> [Exercise brief]: A verbatim copy of the records is required, with all pictures left out.

> [Task inputs]:
● ● ● ●

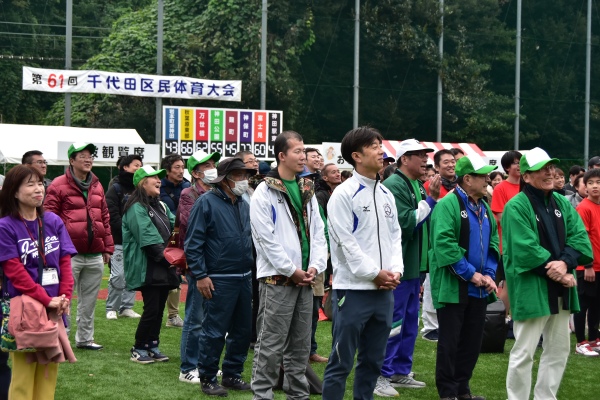 閉会式の様子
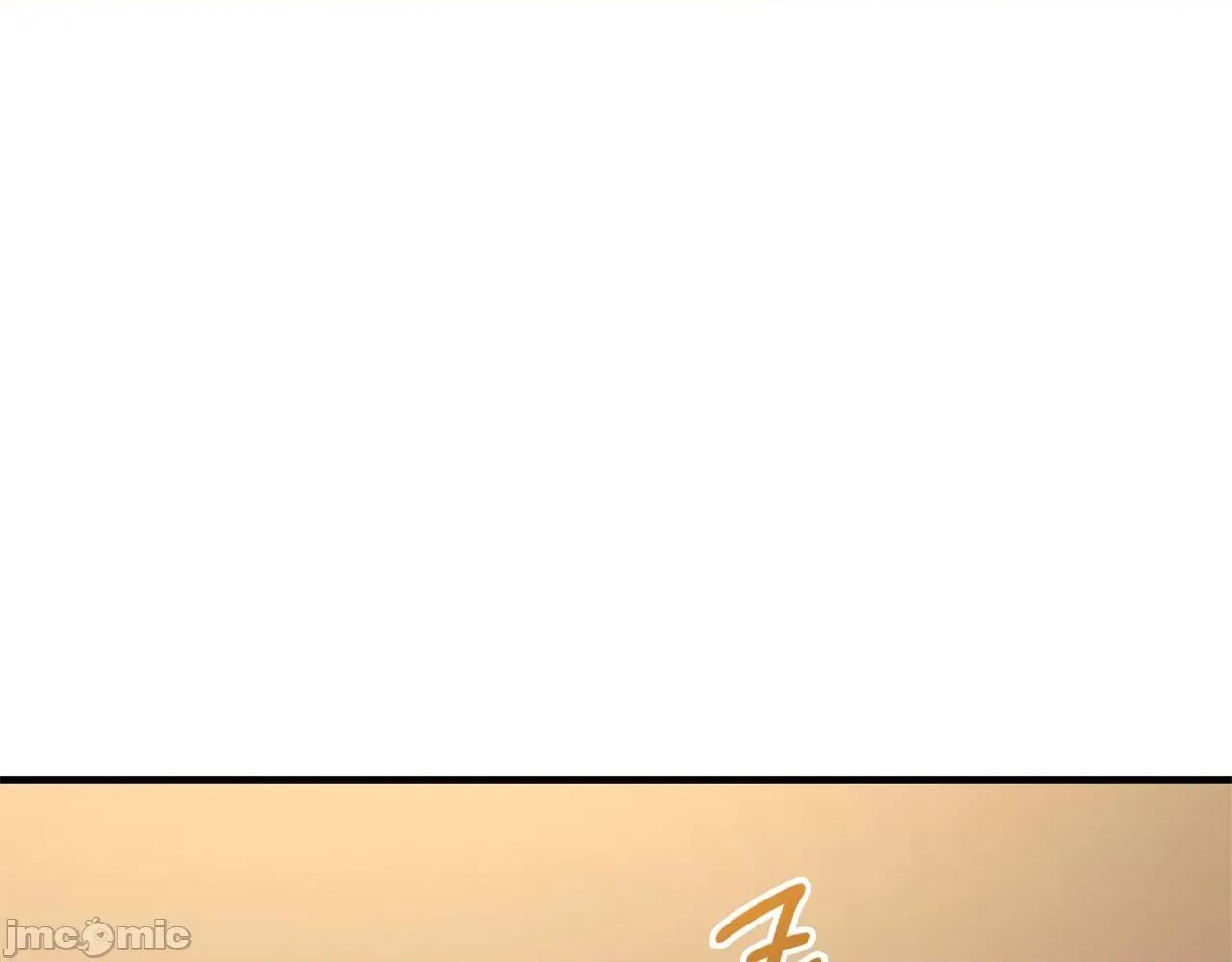 灾难级英雄归来 灾难级英雄归来054 第53话 病人危机.zip 第59页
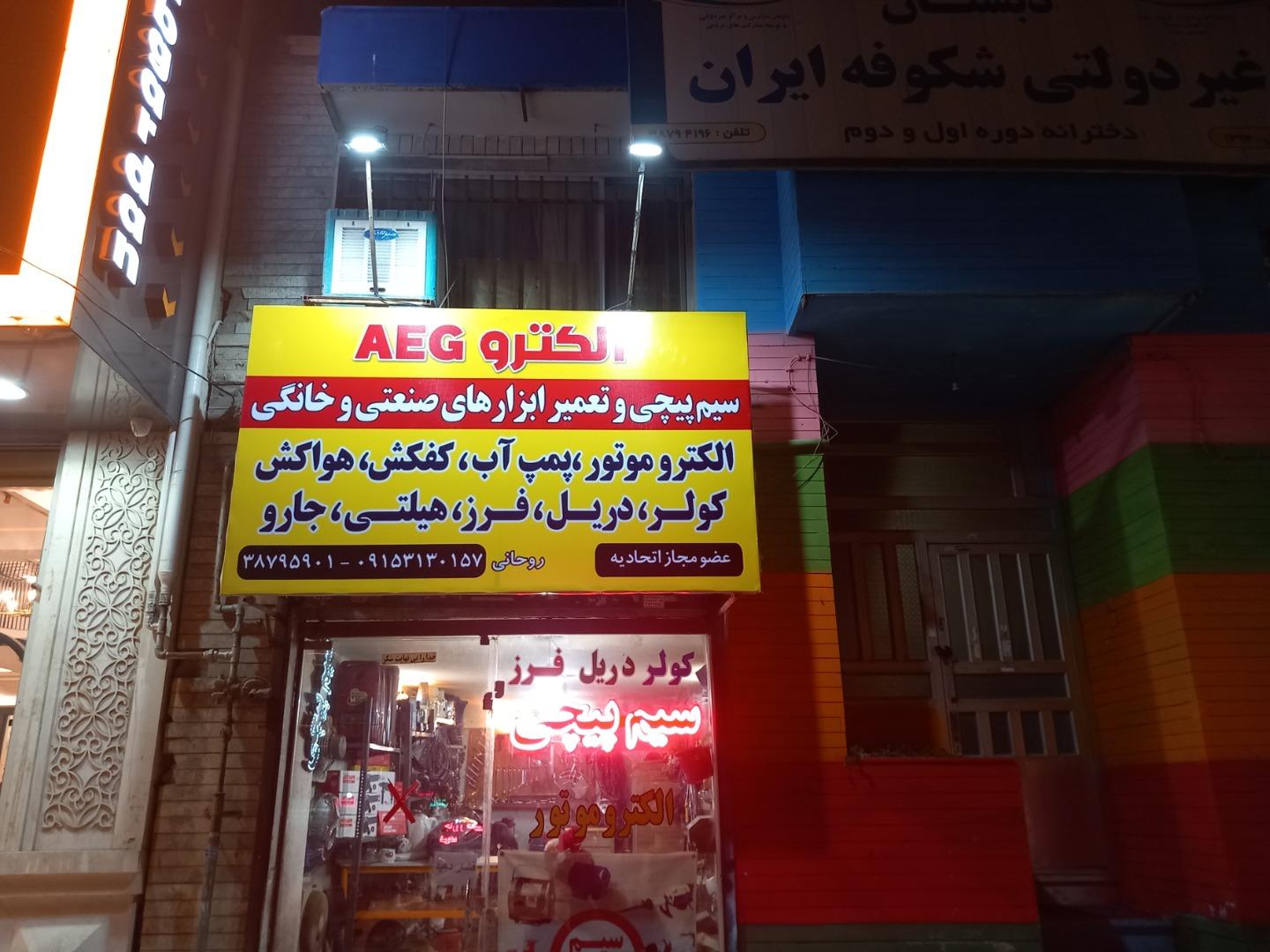 عکس سیم پیچی و الکترو موتور
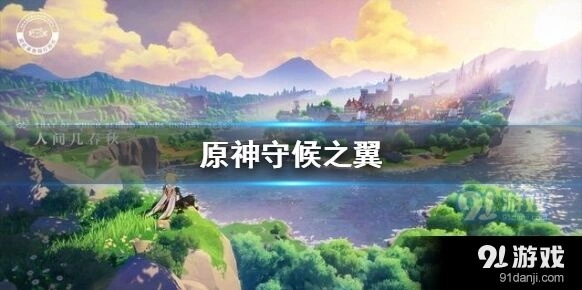 原神守候之翼获得流程教程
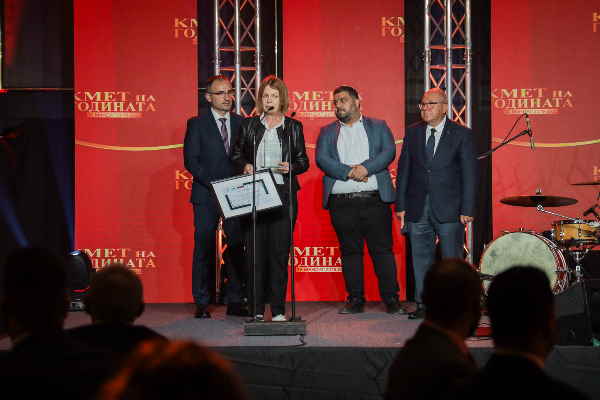 Кметът Йорданка Фандъкова получи награда за значими усилия в борбата срещу проявите на антисемитизъм и езика на омразата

● ● ● ●

> [Solved exercise]:
 閉会式の様子
 灾难级英雄归来 灾难级英雄归来054 第53话 病人危机.zip 第59页
 عکس سیم پیچی و الکترو موتور
 原神守候之翼获得流程教程
 Кметът Йорданка Фандъкова получи награда за значими усилия в борбата срещу проявите на антисемитизъм и езика на омразата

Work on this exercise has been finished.